Yes, it was presented by you. You are the *only one* who has
associated this problem with grub's internal passwords, tied to your
deductions about a memory of how this used to work. But that's a
different password storage and handling entirely. It has to be
separate for a whole stack of security and maintenance reasons: one
cracked or corrupted OS image should not provide "init=/bin/sh" and
other access to all the other operating systems that may be accessible
from grub.

The login being requested when fsck failed. is the normal root
password out of /etc/passwd, /etc/shadow, or other network based
authentication mechanisms. And since your disk is demonstrably corrupt
at this point due to that power failure, the state of /etc/shadow (the
likely repository) is indeterminate, as is the state of the normal
login utilities for /bin/sh and /bin/login.

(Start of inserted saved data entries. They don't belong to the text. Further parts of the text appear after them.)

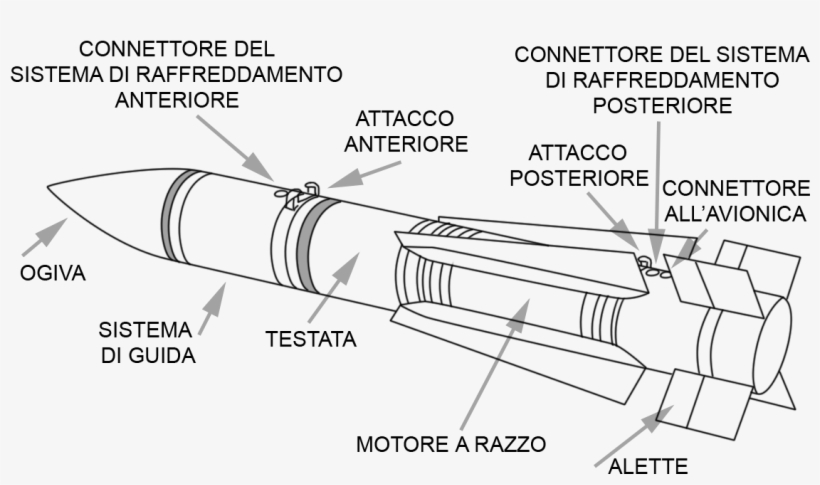 CONNETTORE DEL SISTEMA DI RAFFREDDAMENTO ANTERIORE

ATTACCO ANTERIORE

CONNETTORE DEL SISTEMA DI RAFFREDDAMENTO POSTERIORE

ATTACCO POSTERIORE

CONNETTORE ALL'AVIONICA

OGIVA

SISTEMA DI GUIDA

TESTATA

MOTORE A RAZZO

ALETTE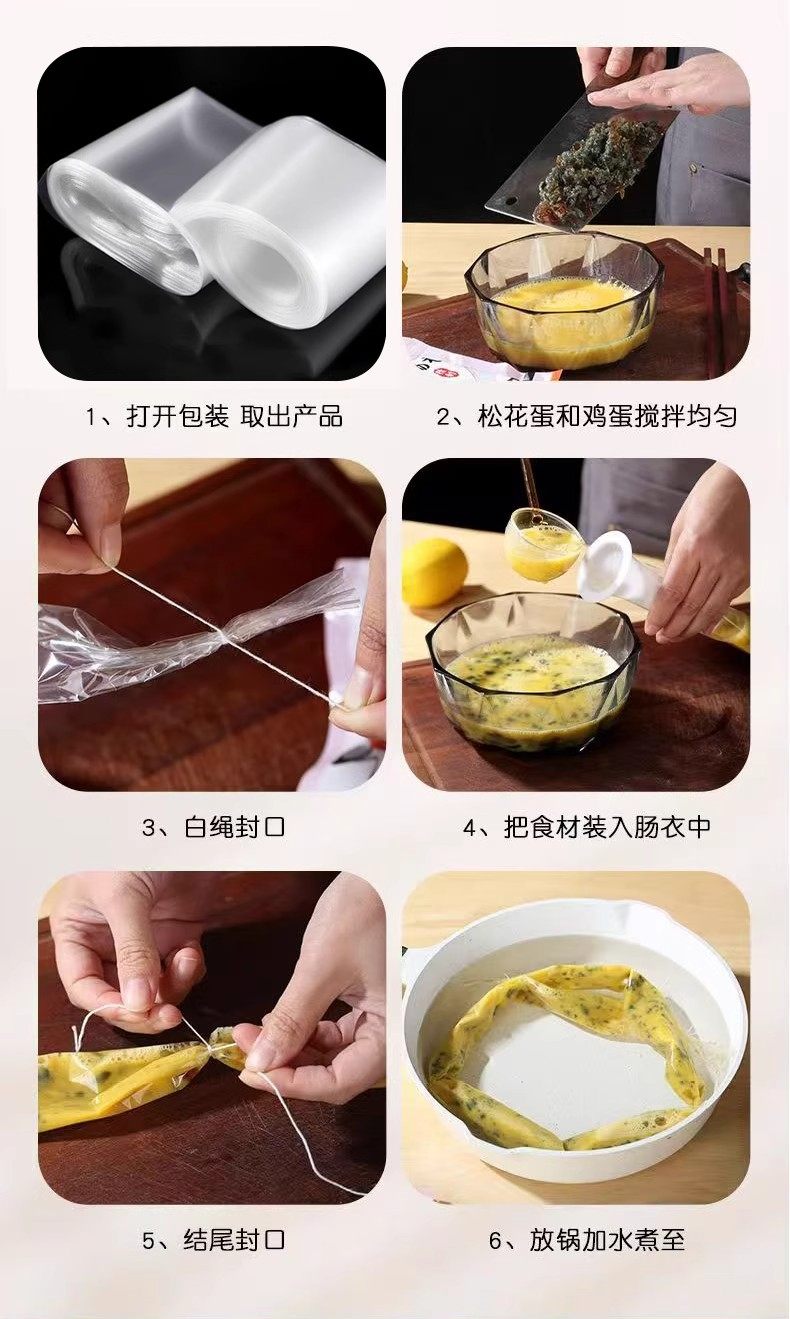 1、打开包装 取出产品

2、松花蛋和鸡蛋搅拌均匀

3、白绳封口

4、把食材装入肠衣中

5、结尾封口

6、放锅加水煮至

The problem with the login screen is easy to test. Just add a line to
/etc/fstab, something like this:

      /dev/sdf1       /mnt/test             ext4     defaults     0 2

Then reboot. Grub will perform some sleight of hand to gain access to
the "/" partition and gain access to the OS startup tools, /etc/fstab
will be parsed, fsck will fail (as it did for your "/" partition), and
grub will give "init" the "-b" option to summon the "/sbin/sulogin"
program. The init and sulogin handling is documented in the sulogin
man page.

Then you can verify that it was *not* grub, or a software bug, but
rather your corrupted disk causing the mishandled password entry
problems you encountered (which is my theory).